> _What you will do_:
A - Quote the forum thread about marriage word for word, starting with "I never did" and going on through "affair, and divorce.".
B - In the forum thread about marriage, whose words are quoted at the start of the post by MEM2020?
C - Carry on the forum thread about marriage from the point where it stops.

> _Extract provided_:
____________________
I never did that. I played the engineer/technical/problem solver in the relationship and that only tore things down.


----------



## Ingrid (Aug 12, 2009)

no1.daddy2kids said:


> Just a quick note from someone that does all these things, but was not in the marriage from an emotional level... back off on some of the things around the house and connect emotionally. that is what I screwed up with my wife, because our expectations were all out of whack which caused my feelings and emotions to get all out of whack. I am sure she appreciates the things you do around the house, the cooking, , the cleaning, the kid stuff, etc. However, look at me... Read my posts... I did those things too, way too much of them. When things got bad, I did more of those and that is not what W wanted, and that frustrated both of us, to the point of an affair, and divorce.
> 
> She wanted me to hold her, to talk to her, to spend time with her doing what she wanted, to be in bed with her, to share feelings with her. To make her feel needed. To make her feel safe. To make her feel secure in herself and her marriage.
> 
> ...


THIS.

She didn't marry you 'cause she wanted help around the house. You didn't marry her (most likely) because you wanted help around the house. That's why when people start talking about how much they're doing around the house and why aren't they closer?... I feel often people are missing the point. Yes it's true if one person is pulling more weight in housework, or whatever has been agreed upon, resentment can build up. But... when you were dating is that what your dates consisted of... help around the house? I doubt it. 

My husband can be very helpful around the house. In fact, sometimes he's too helpful, it's like he's trying to prove his worth by rattling off a list of all he's done that day. "I went to the market, washed the dog, put away laundry, now dinner on the BBQ..." Okay great. But when was the last time he just sat with me and gave me undivided attention and didn't run off to doing some activity that seems that it's real purpose is avoidance...


----------



## MEM2020 (Aug 23, 2009)

mike1 said:


> So my wife and I had out anniversary this last week. We actually went away for the weekend and had sex once. She started her period and I won't have sex that time of the month, it grosses me out extremely. Anyway so our actual anniversary was in the middle of the week following our weekend getaway. I didn't push anything at all or ask for anything sexual. But in my head I was thinking that this was our anniversary so shouldn't I get some sort of a treat? We weren't going to have sex but am I a jerk for thinking that she could have given me head or hell even offered a handjob?
____________________
> _Provided records_:
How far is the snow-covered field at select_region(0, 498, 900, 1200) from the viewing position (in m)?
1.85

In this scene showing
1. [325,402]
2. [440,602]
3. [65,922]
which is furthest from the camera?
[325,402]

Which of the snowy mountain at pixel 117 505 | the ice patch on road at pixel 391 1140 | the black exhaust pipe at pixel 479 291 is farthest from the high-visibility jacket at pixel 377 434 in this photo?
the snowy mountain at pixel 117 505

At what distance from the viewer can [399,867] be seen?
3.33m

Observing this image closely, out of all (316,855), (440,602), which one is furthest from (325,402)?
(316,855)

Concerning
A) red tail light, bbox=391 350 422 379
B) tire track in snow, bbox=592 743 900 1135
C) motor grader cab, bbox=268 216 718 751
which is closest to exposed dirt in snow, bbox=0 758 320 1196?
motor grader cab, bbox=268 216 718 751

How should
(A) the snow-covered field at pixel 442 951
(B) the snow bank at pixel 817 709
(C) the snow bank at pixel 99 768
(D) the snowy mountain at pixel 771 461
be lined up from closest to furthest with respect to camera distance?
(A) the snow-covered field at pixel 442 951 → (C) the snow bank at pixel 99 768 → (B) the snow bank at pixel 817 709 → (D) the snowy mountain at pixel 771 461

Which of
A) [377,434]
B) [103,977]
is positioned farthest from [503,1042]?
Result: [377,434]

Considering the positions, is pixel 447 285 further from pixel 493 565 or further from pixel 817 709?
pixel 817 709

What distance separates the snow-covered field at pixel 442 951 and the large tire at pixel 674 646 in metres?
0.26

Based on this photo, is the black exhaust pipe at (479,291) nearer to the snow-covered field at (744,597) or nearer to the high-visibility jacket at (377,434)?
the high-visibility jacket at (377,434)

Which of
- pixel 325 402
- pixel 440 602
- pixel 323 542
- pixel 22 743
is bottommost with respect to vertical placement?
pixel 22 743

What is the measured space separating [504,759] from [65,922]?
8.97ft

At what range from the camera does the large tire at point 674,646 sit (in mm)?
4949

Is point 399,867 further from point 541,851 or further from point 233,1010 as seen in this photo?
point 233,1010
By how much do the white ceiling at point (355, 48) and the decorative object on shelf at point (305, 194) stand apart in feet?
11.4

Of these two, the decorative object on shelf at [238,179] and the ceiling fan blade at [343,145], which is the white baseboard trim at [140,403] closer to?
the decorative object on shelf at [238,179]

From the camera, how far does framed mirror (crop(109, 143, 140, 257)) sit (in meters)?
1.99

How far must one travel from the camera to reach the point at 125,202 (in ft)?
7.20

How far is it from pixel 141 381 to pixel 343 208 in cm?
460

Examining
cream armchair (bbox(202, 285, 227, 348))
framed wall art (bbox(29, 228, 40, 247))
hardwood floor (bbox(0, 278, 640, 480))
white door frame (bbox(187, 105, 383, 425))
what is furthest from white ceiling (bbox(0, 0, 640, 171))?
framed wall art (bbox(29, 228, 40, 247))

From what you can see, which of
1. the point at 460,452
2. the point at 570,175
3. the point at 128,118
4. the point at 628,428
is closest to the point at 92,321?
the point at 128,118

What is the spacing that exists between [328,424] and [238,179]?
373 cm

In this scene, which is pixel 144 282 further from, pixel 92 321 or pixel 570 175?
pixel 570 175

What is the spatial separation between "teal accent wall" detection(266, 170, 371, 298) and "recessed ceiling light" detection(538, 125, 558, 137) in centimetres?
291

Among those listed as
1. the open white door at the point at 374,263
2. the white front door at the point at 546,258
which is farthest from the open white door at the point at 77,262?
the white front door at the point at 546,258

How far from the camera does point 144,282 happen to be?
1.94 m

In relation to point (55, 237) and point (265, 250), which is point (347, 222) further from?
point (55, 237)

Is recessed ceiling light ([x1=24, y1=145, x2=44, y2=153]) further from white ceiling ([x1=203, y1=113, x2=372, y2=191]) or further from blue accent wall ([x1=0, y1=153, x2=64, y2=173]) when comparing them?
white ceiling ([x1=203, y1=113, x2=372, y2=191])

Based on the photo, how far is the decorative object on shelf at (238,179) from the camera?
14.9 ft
____________________
> _Answer list_:
A -
I never did that. I played the engineer/technical/problem solver in the relationship and that only tore things down.


----------



## Ingrid (Aug 12, 2009)

no1.daddy2kids said:


> Just a quick note from someone that does all these things, but was not in the marriage from an emotional level... back off on some of the things around the house and connect emotionally. that is what I screwed up with my wife, because our expectations were all out of whack which caused my feelings and emotions to get all out of whack. I am sure she appreciates the things you do around the house, the cooking, , the cleaning, the kid stuff, etc. However, look at me... Read my posts... I did those things too, way too much of them. When things got bad, I did more of those and that is not what W wanted, and that frustrated both of us, to the point of an affair, and divorce.

B - mike1

C -
> 
> Just FYI I stopped coming onto her or asking for anything sexual a couple of weeks ago because of the huge fights it's created where she ends up getting mad and blows up at me after a few days because I'm "pushing her all the time to have sex" and "I just won't stop". So I told her I wasn't going to do that. I've told her and she knows very well that any time on any day I want and am ready for sex. I'm horny all the time and it has been one of the biggest things we've fought about so it's not like she didn't think I wanted anything. It had been 5 days since we had sex so I was (and still am) super horny.
> 
> ...


I have a bigger question. Forget about the day to day fights about sex - those suck - and most married people have had at least some of that - I know I have. 
1. What is it that you do that turns your wife on? Do you even know? 
2. What is it that turns your wife "off"? Do you know that? 

What is your ideal frequency? What is hers? Has she taught you how to "get her in the mood" when she does not start out aroused? My wife did teach me that, because she often does not "start out" aroused. And that is a COMMON theme for women. But the difference is, wives who are willing to let their man get them turned on, have sex way more often. Those who do the "I am not in the mood go away" thing, have sex way LESS often. 

My wife knows that twice a week makes me happy. So she makes the effort to have sex with me at LEAST that often. Making my wife happy is a priority for me. Not because I want her to spread her legs on any given night. But because making her happy makes me feel - warm inside. And the opposite is true. Some nights she has sex with me just to make ME happy. Because making me happy pleases her. 

But I have laid a LOT of groundwork over the years. I have learned her sense of humor and make her laugh all the time. I run/lift to have a fit/muscular body - maybe that sounds shallow but at 46 it is nice to be fit, and even nicer to have wifey run her hands over my shoulders and give me a huge smile. I learned to give her a killer full body massage to relax her as a type of "pre-foreplay". I have learned what she likes/dislikes sexually as she has for me.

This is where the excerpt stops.